* EXERCISE DIRECTIONS: Return each line of the data below exactly, omitting any pictures.

* INFORMATION SHOWN:
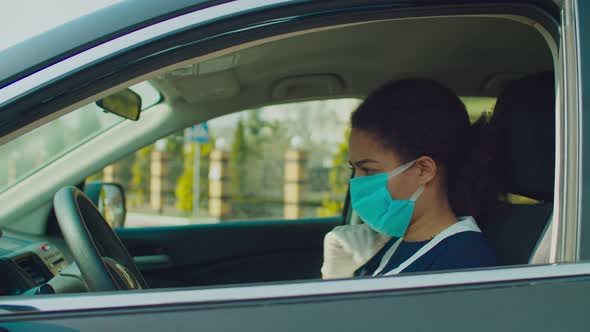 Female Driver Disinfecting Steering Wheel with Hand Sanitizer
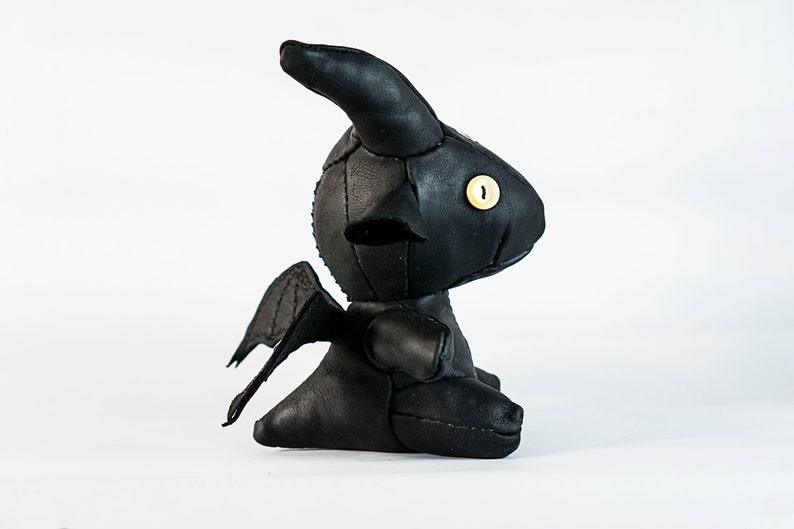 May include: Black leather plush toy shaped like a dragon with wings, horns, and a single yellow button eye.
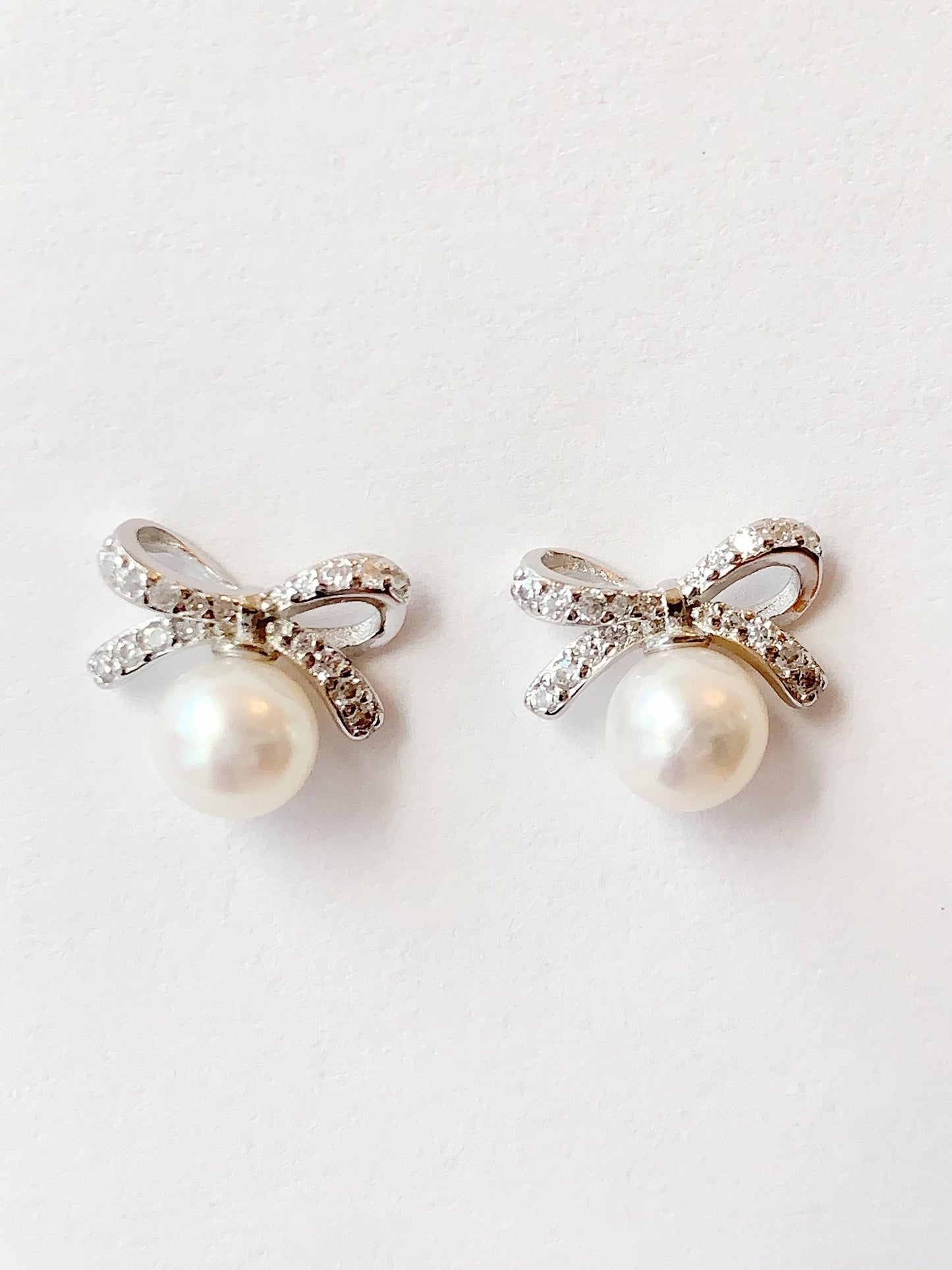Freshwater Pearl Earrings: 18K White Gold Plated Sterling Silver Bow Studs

* SOLUTION TO THE PROBLEM:
 Female Driver Disinfecting Steering Wheel with Hand Sanitizer
 May include: Black leather plush toy shaped like a dragon with wings, horns, and a single yellow button eye.
Freshwater Pearl Earrings: 18K White Gold Plated Sterling Silver Bow Studs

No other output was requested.